• _What is needed_
The entries are to be returned exactly, with images left out.

══════════

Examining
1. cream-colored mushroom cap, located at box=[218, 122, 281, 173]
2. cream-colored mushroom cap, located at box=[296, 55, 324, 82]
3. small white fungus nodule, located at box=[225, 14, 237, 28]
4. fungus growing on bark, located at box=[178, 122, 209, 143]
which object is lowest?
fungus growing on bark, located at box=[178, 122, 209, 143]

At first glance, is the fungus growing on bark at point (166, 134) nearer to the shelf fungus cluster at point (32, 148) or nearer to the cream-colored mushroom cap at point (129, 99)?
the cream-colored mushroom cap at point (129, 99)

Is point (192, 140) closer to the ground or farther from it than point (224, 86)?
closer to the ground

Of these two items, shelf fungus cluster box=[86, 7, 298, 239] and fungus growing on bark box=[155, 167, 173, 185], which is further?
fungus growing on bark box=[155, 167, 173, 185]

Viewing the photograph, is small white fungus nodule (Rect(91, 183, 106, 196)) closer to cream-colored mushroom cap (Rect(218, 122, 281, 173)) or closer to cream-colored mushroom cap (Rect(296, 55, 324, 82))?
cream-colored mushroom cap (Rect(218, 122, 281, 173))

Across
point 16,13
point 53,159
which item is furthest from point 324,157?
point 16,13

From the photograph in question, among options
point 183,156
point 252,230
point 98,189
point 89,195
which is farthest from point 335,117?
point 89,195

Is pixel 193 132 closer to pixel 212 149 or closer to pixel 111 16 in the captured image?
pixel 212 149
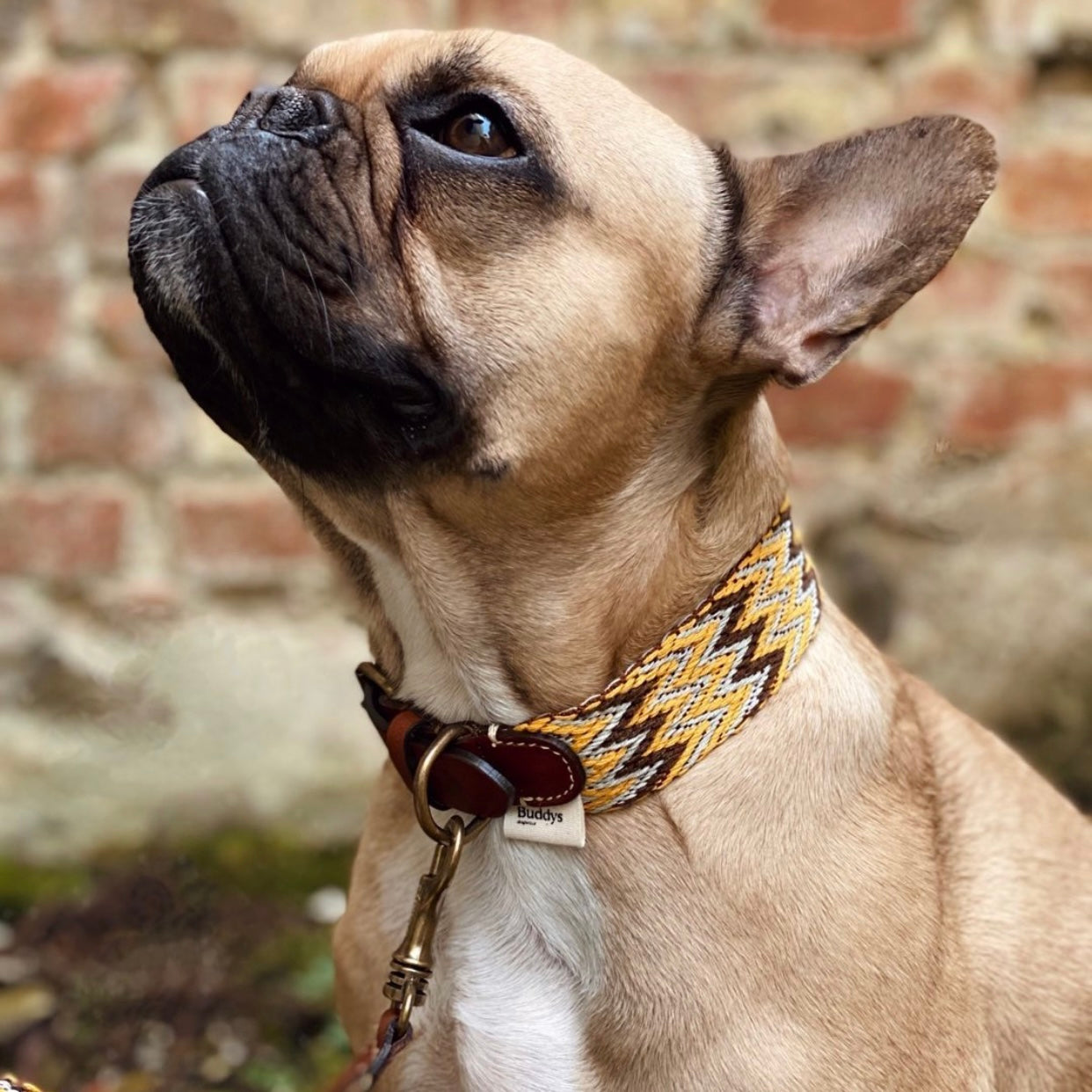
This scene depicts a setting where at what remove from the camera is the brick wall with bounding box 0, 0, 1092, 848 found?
3.08 m

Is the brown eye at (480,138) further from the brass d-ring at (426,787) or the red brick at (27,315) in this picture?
the red brick at (27,315)

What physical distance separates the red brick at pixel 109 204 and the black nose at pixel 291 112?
4.45ft

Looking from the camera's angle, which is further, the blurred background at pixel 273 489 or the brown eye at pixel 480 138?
the blurred background at pixel 273 489

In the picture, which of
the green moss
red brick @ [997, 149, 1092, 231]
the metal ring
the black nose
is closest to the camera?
the metal ring

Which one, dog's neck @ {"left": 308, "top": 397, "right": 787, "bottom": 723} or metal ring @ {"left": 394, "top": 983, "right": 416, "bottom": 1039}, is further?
dog's neck @ {"left": 308, "top": 397, "right": 787, "bottom": 723}

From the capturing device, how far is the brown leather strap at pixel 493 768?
168 centimetres

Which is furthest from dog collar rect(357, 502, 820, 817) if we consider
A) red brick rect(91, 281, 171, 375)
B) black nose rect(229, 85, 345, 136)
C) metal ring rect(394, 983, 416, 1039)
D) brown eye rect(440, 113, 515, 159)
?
red brick rect(91, 281, 171, 375)

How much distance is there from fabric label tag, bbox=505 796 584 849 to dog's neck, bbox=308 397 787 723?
0.13 metres

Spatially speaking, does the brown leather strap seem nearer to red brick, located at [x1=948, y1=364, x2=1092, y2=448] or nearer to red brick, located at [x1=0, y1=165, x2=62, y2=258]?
red brick, located at [x1=0, y1=165, x2=62, y2=258]


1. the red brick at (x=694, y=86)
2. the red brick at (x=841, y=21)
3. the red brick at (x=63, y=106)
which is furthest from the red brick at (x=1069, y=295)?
the red brick at (x=63, y=106)

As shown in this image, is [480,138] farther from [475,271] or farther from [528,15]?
[528,15]

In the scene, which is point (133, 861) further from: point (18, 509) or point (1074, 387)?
point (1074, 387)

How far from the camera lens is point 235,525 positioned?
3.21 m

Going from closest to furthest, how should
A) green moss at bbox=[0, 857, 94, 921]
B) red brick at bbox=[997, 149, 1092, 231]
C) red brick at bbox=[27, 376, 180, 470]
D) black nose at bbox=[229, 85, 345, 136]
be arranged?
1. black nose at bbox=[229, 85, 345, 136]
2. green moss at bbox=[0, 857, 94, 921]
3. red brick at bbox=[27, 376, 180, 470]
4. red brick at bbox=[997, 149, 1092, 231]
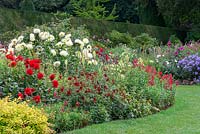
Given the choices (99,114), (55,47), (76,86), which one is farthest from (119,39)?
(99,114)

══════════

• _The solution_
Examining
1. cream-colored mushroom cap, located at box=[218, 122, 281, 173]
2. cream-colored mushroom cap, located at box=[296, 55, 324, 82]
3. small white fungus nodule, located at box=[225, 14, 237, 28]
4. fungus growing on bark, located at box=[178, 122, 209, 143]
which object is lowest?
fungus growing on bark, located at box=[178, 122, 209, 143]

At first glance, is the fungus growing on bark at point (166, 134) nearer to the shelf fungus cluster at point (32, 148) or nearer to the cream-colored mushroom cap at point (129, 99)?
the cream-colored mushroom cap at point (129, 99)

Is point (192, 140) closer to the ground or farther from it than point (224, 86)?
closer to the ground

Of these two items, shelf fungus cluster box=[86, 7, 298, 239] and fungus growing on bark box=[155, 167, 173, 185], which is further?
fungus growing on bark box=[155, 167, 173, 185]

Viewing the photograph, is small white fungus nodule (Rect(91, 183, 106, 196)) closer to cream-colored mushroom cap (Rect(218, 122, 281, 173)) or closer to cream-colored mushroom cap (Rect(296, 55, 324, 82))?
cream-colored mushroom cap (Rect(218, 122, 281, 173))

Across
point 16,13
point 53,159
which item is furthest from point 324,157?
point 16,13

From the photograph in question, among options
point 183,156
point 252,230
point 98,189
point 89,195
which is farthest from point 335,117?
point 89,195

Is pixel 193 132 closer to pixel 212 149 or closer to pixel 111 16 in the captured image?
pixel 212 149
This scene depicts a setting where at what remove from the camera is the brick wall with bounding box 0, 0, 1092, 848 found?
3.08 m

Is the brown eye at (480,138) further from the brass d-ring at (426,787) or the red brick at (27,315) in this picture?
the red brick at (27,315)

What physical distance separates the red brick at pixel 109 204 and the black nose at pixel 291 112?
4.45ft

Looking from the camera's angle, which is further, the blurred background at pixel 273 489 or the brown eye at pixel 480 138?
the blurred background at pixel 273 489

In the picture, which of
the green moss
red brick @ [997, 149, 1092, 231]
the metal ring
the black nose
is closest to the camera?
the metal ring

Which one, dog's neck @ {"left": 308, "top": 397, "right": 787, "bottom": 723} or metal ring @ {"left": 394, "top": 983, "right": 416, "bottom": 1039}, is further?
dog's neck @ {"left": 308, "top": 397, "right": 787, "bottom": 723}

From the capturing device, how far is the brown leather strap at pixel 493 768?
168 centimetres

Which is furthest from dog collar rect(357, 502, 820, 817) if we consider
A) red brick rect(91, 281, 171, 375)
B) black nose rect(229, 85, 345, 136)
C) metal ring rect(394, 983, 416, 1039)
D) brown eye rect(440, 113, 515, 159)
?
red brick rect(91, 281, 171, 375)

How much distance is there from fabric label tag, bbox=505 796 584 849 to dog's neck, bbox=308 397 787 723?
0.13 metres

Spatially speaking, does the brown leather strap seem nearer to red brick, located at [x1=948, y1=364, x2=1092, y2=448] or nearer to red brick, located at [x1=0, y1=165, x2=62, y2=258]?
red brick, located at [x1=0, y1=165, x2=62, y2=258]


1. the red brick at (x=694, y=86)
2. the red brick at (x=841, y=21)
3. the red brick at (x=63, y=106)
which is furthest from the red brick at (x=1069, y=295)?
the red brick at (x=63, y=106)

As shown in this image, is [480,138] farther from [475,271] or farther from [528,15]?
[528,15]

In the scene, which is point (133, 861) further from: point (18, 509) or point (1074, 387)?
point (1074, 387)

How far from the camera lens is point 235,525 positioned?
3.21 m

Going from closest to furthest, how should
A) green moss at bbox=[0, 857, 94, 921]
B) red brick at bbox=[997, 149, 1092, 231]
C) red brick at bbox=[27, 376, 180, 470]
D) black nose at bbox=[229, 85, 345, 136]
be arranged?
1. black nose at bbox=[229, 85, 345, 136]
2. green moss at bbox=[0, 857, 94, 921]
3. red brick at bbox=[27, 376, 180, 470]
4. red brick at bbox=[997, 149, 1092, 231]
Given the choices (99,114), (55,47), (76,86), which one is farthest from (119,39)?
(99,114)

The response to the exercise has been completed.